What steps she took to better incorporate SMEs into Nigeria’s economic growth
We also built, in order to finance SMEs – you find that they are excluded from the financial system; they don’t have access or it’s too expensive – so we built the Development Bank of Nigeria, and it’s just in its infancy now, but at full-fledge, it’s supposed to provide resources to SMEs so that they can begin to grow, since they’re the engine of job creation within the economy. This is another trend that is critically important: how do you foster growth within an economy, how do you help informal enterprises to grow and create more jobs, because often it’s not the huge businesses that create the most jobs.
So building an institution that can begin to plug the gap and be sustainable – the same as many countries have done: the German’s have KfW, the American’s have the Small Business Administration. We don’t have these kind of things in our countries, and because we’re missing these institutions that means we continue to struggle. So the second lesson that I’d say we learned that is important for development is to really look for what is missing institutionally from your economic landscape, and try to put them in, because without those institutions built, you will not be able to develop. And then undertake the right structural reforms in those regulatory reforms, freeing up space for business that will enable your private investment to take place, because the government create the jobs needed. So you really need to the necessary things.

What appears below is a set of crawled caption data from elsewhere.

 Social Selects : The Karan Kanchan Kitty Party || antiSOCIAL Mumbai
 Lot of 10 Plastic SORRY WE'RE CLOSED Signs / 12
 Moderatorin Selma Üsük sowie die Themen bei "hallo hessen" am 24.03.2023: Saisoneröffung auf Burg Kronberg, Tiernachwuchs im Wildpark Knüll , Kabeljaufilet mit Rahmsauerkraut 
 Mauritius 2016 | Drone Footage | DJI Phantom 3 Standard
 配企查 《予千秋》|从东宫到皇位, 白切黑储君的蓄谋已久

Her plans for Nigeria now that she’s no longer in government
The last thing I want to say that we have not yet done – we haven’t done it, so I’m not claiming it – but we seriously looked at this, because we saw that the type of growth that we were getting was coming with more inequality and was not creating enough jobs. So we got the growth finally, but when you looked at the quality of the growth, it wasn’t something that you could really be too happy about, because we have youth unemployment, the growth wasn’t creating enough jobs, and it was leading to more inequality, which is a problem that faces the whole world.

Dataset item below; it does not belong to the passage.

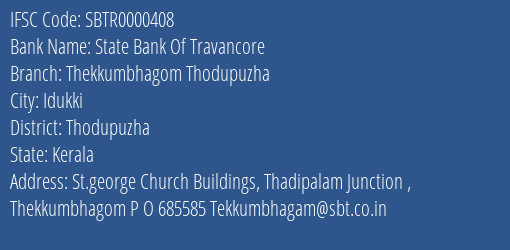 State Bank Of Travancore Thekkumbhagom Thodupuzha Branch Thodupuzha IFSC Code SBTR0000408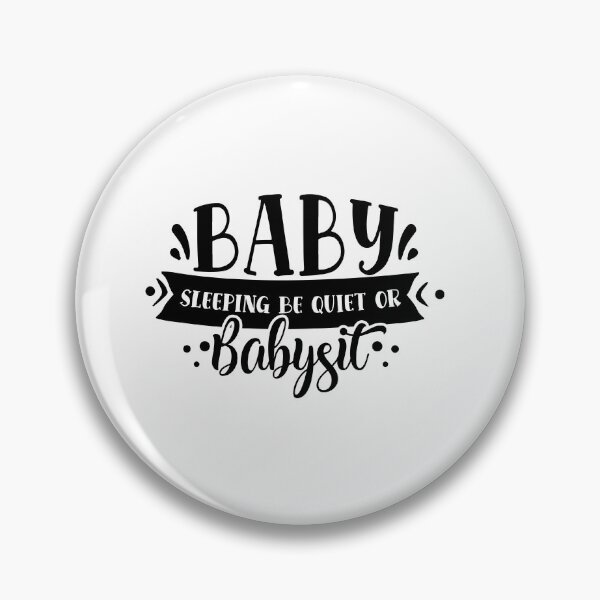 Item preview, Baby sleeping be quiet or babysit designed and sold by Best-Designers.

So the last thing we’re doing is looking at the quality of that growth, to make sure that it’s being created in the right sectors that will create jobs, like agriculture for instance. We have a huge comparative advantage there, so trying to do the natural thing and enable growth in the agriculture sector and not just growth but development along the value chains to create jobs. Trying to encourage services, even the creative industries, like the film industry, the arts.

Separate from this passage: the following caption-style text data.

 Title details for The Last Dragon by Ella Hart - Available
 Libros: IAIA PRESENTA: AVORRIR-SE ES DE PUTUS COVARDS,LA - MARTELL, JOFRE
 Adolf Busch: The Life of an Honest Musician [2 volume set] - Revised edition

Her thought on developments like Mobile Banking as a potential vehicle to help with this process of normalizing growth
Mobile banking has taken off in places like Kenya like wildfire, and in Nigeria it’s taken off. It’s not as well as in Kenya, but it’s really helping. For instance, it’s also helping to fight corruption. One of the ways Akinwumi Adesina, the Minister of Agriculture and current President of the African Development Bank, during my second time in government, got rid of the corruption in fertilizer and subsidies payments to farmers – there was a lot of corruption, so that only 11 percent of farmers were ever getting their subsidies and fertilizer – and what it was getting rid of the intermediaries, the middle-men and women who helped to distribute this fertilizer. What he did instead was develop an electronic wallet, such that farmers, through their mobile phones, would receive electronic vouchers, which they could send to the agro-dealer. The agro-dealer can now go to the bank and submit these vouchers and collect their money.